Stated task 1
Lay out as a Markdown table with the columns Row and Line only the entry lines running from the one that contains "In this picture, is" down through the one that contains "(x=27, y=824) <", both included, numbering each line and leaving out blank lines.

Selected extract
● ● ●
Tamr recommends using Core Connect to import and export large data files between Tamr Core and your cloud storage provider.

Before you can use the DMS API, your system administrator must configure the DMS. See Configuring the Data Movement Service.

You can import and export data files between Tamr Core and a cloud storage provider by issuing POST requests to the REST web API for the Data Movement Service (DMS). These POST requests start an asynchronous job to transfer the files, and return a response with a job ID. You issue GET requests to obtain information about the jobs initiated by POST requests, including whether they have completed.

Important: CSV and Parquet files must have a file extension to be imported by DMS.

The /data/transfer endpoint for the DMS is available at http://localhost:9100/api/dms/data/transfer. If Tamr Core is not available, port 9155 is the proxied port.

Note: This version of DMS supports API interaction through command-line utilities, including cURL, only.

DMS POST Requests

The body of a DMS POST request includes:

sourceType and sourceConfig, which identify the current location of the data file or dataset.
sinkType and sinkConfig, which identify the destination for the data file or dataset.

In the example that follows, data files are being imported into Tamr Core. The sinkConfig options include whether the data should be appended to an existing dataset, the name of the primary key column, the name of the dataset, and whether to run a profiling job on the dataset after it is loaded.
A complete reference follows this example POST request to the Data Movement Service’s /data/transfer endpoint:

curl --silent --location --request POST 'http://localhost:9100/api/dms/data/transfer' \
--header 'Content-Type: application/json' \
--user '<tamr_user>':'<tamr_user_password>' \
--data-raw '{
   "sourceType": "S3.SOURCE.FILE",
   "sourceConfig": {
       "bucket": "string",
       "pathPrefix": "string",
       "region": "string",
       "fileType": "PARQUET"
● ● ●
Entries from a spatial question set
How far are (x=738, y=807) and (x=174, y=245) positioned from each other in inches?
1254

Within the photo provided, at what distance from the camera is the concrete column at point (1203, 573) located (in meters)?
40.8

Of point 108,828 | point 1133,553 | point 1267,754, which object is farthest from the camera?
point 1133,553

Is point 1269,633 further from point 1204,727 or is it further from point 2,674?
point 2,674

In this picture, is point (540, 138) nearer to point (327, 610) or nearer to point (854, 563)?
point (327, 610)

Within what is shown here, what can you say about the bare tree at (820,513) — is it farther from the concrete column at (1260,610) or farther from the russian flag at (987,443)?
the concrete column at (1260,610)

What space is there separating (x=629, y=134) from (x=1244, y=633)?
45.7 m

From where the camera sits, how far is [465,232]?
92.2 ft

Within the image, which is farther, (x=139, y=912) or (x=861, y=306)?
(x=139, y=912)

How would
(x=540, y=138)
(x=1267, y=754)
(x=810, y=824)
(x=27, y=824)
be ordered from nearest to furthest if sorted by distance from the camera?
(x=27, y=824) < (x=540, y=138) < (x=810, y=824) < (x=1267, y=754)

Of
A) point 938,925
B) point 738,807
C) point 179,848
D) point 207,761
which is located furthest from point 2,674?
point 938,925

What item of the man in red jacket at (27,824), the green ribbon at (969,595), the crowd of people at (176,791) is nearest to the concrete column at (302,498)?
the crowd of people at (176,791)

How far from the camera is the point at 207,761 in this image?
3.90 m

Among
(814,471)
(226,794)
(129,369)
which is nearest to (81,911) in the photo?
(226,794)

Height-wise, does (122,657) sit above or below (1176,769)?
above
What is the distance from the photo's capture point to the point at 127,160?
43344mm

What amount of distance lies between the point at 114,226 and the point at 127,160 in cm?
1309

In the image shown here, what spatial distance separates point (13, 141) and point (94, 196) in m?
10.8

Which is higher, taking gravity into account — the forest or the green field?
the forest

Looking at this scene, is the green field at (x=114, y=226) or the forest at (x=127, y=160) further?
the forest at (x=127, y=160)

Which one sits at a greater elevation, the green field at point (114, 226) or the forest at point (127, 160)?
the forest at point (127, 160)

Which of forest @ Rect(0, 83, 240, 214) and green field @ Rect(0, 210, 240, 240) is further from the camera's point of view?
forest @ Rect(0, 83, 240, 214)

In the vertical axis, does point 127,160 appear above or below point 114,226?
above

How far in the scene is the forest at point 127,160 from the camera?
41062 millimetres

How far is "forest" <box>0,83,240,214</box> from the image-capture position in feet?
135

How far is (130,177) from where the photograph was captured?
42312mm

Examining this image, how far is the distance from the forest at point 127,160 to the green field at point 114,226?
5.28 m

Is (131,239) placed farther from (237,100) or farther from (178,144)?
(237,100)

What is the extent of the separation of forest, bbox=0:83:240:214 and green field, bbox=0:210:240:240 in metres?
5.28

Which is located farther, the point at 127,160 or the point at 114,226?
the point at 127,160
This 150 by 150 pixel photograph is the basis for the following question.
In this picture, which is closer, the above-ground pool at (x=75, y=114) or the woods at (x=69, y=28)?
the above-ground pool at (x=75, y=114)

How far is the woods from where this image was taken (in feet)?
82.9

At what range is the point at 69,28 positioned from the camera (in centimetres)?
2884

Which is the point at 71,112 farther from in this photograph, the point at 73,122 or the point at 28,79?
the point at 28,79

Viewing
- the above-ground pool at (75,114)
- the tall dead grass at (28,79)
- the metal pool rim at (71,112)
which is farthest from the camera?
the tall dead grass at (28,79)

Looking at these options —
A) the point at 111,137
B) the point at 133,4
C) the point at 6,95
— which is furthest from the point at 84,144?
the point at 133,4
● ● ●
Stated task 2
Give everything in the DMS documentation from "The body of" down to "for the data file or dataset." again, replacing "sinkType" with "targetType".

Written reply 1
| Row | Line |
|---|---|
| 1 | In this picture, is point (540, 138) nearer to point (327, 610) or nearer to point (854, 563)? |
| 2 | point (327, 610) |
| 3 | Within what is shown here, what can you say about the bare tree at (820,513) — is it farther from the concrete column at (1260,610) or farther from the russian flag at (987,443)? |
| 4 | the concrete column at (1260,610) |
| 5 | What space is there separating (x=629, y=134) from (x=1244, y=633)? |
| 6 | 45.7 m |
| 7 | From where the camera sits, how far is [465,232]? |
| 8 | 92.2 ft |
| 9 | Within the image, which is farther, (x=139, y=912) or (x=861, y=306)? |
| 10 | (x=139, y=912) |
| 11 | How would |
| 12 | (x=540, y=138) |
| 13 | (x=1267, y=754) |
| 14 | (x=810, y=824) |
| 15 | (x=27, y=824) |
| 16 | be ordered from nearest to furthest if sorted by distance from the camera? |
| 17 | (x=27, y=824) < (x=540, y=138) < (x=810, y=824) < (x=1267, y=754) |

Written reply 2
The body of a DMS POST request includes:

sourceType and sourceConfig, which identify the current location of the data file or dataset.
targetType and sinkConfig, which identify the destination for the data file or dataset.